There was no time to breathe and absorb the story’s twists and turns, completely ignoring the fact that Amplitude needed an editor more than a suburban housewife needs a mimosa with her brunch special. Comparing it directly to its predecessor, I can say that Amplitude at least worked to make its characters slightly more sympathetic and nuanced than Freak-quency did, but made the calamitous mistake of assuming that more character development was also license to add more shoddily cobbled together plot, effectively cancelling out any net improvements to the series.

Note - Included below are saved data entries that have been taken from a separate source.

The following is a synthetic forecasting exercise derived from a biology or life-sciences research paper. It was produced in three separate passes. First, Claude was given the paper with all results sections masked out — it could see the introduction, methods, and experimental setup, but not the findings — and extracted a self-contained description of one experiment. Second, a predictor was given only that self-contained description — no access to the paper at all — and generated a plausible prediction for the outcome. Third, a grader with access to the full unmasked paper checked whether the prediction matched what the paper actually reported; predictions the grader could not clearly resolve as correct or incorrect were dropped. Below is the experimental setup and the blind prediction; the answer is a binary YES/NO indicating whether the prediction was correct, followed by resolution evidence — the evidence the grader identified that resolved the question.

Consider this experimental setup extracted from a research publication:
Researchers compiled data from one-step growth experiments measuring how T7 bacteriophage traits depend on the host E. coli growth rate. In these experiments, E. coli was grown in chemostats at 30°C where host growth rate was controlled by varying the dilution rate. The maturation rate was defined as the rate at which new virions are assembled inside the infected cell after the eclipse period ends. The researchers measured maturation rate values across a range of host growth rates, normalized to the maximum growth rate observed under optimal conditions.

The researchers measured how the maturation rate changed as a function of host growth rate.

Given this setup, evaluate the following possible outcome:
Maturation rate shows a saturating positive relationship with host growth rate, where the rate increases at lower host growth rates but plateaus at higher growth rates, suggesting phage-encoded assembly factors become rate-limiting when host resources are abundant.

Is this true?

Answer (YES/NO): NO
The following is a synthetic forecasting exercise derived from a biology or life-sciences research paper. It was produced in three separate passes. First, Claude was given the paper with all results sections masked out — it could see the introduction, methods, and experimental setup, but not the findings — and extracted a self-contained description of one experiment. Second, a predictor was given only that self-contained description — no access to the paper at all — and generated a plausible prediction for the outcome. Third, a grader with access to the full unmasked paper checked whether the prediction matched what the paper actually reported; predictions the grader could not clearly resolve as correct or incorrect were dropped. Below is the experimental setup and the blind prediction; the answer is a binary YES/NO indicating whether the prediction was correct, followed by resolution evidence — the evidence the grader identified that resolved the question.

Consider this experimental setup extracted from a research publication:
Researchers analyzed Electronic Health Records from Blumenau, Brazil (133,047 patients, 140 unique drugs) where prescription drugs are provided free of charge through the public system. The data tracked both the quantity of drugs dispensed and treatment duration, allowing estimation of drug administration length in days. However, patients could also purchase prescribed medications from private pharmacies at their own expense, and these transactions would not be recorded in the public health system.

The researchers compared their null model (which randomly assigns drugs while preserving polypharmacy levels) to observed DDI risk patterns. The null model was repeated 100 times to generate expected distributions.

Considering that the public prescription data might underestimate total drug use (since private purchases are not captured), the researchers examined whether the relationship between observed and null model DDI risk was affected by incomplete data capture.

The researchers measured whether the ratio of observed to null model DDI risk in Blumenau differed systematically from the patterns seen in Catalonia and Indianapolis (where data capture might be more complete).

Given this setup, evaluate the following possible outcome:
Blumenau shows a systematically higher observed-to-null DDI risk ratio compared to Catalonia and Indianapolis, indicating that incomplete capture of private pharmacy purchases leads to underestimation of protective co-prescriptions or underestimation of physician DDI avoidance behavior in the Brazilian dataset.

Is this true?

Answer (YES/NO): NO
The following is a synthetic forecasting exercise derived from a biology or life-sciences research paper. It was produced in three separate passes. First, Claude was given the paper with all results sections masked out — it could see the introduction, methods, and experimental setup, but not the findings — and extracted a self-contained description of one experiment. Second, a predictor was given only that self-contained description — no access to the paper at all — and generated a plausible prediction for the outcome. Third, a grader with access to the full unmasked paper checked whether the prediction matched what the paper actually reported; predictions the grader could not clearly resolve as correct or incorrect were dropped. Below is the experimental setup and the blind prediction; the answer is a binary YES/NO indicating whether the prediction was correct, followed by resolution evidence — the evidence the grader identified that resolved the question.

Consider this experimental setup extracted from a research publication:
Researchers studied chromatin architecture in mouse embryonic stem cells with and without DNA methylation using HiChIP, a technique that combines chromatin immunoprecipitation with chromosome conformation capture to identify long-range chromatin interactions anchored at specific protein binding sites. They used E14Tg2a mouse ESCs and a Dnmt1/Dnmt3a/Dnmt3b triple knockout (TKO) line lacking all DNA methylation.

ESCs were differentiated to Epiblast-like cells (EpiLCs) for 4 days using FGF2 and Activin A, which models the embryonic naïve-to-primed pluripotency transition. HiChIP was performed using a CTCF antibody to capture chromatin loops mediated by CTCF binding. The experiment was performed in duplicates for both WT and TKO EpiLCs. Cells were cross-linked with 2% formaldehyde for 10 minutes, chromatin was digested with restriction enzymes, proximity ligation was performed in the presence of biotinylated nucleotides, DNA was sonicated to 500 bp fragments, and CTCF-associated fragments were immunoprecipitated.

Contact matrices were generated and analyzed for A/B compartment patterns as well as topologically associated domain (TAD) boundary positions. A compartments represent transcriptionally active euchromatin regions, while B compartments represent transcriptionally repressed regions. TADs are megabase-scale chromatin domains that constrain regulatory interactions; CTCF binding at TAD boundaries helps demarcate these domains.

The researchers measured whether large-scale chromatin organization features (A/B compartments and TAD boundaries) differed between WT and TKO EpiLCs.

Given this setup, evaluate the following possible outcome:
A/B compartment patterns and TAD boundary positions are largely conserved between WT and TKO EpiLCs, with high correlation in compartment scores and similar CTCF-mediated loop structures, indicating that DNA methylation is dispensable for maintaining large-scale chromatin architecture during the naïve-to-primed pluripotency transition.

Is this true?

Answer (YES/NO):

What really kills me is how much I enjoyed the time management elements of Freak-quency compared to Amplitude. Maybe Freak-quency sometimes rushed through moments of growth or world-building, but at least I was given time to wander around town and process while developing Sonnya as a person. My relationships took effort, and my abilities were cultivated slowly but surely. Amplitude’s ultra-condensed time frame meant I was constantly bouncing from mandatory task to major plot point to a date with my chosen romance option, with absolutely no room for error. No part of Amplitude was enjoyable to me as a player. This wasn’t fun, it was stressful and practically mandated save-scumming my first few playthroughs until I broke down and used a guide to optimize my endings. Somehow they stripped away the most enjoyable parts of the game in exchange for scenes I will never read and characters I will never bond with because I do not have the time for them. Good god, it’s like being a dad of three small children at a buffet on Sunday and desperately trying to pile food on their plates with satisfactory variety and speed before the church rush hits.
I wanted to like Amplitude. I wanted to praise the VN for better art, better music (even if the voice acting still cut in and out worse than a plot-relevant phone call in a cheap action movie) and more character development. But the execution is rushed, the morality of your supposed allies is questionable at best (one friend has the power to turn people into sentient mochi and not only did that to you, but allowed a dog to eat and digest you thereafter), the twists are moronic and inexplicable, and it’s just not fun. Oh, and this is all besides how desperate the VN is for you to know about Freak-quency, via frequent references to Freak-quency books, comics and human/freak hybrids that are just canonical parts of the world now. This is particularly embarrassing once you consider that Freak-quency was available for free and was better executed than Amplitude, which you have to pay for.
Amplitude is available on Steam, but there are far better options out there. Maybe the third time will be the charm for Ceylon Entertainment, but I’m not holding my breath.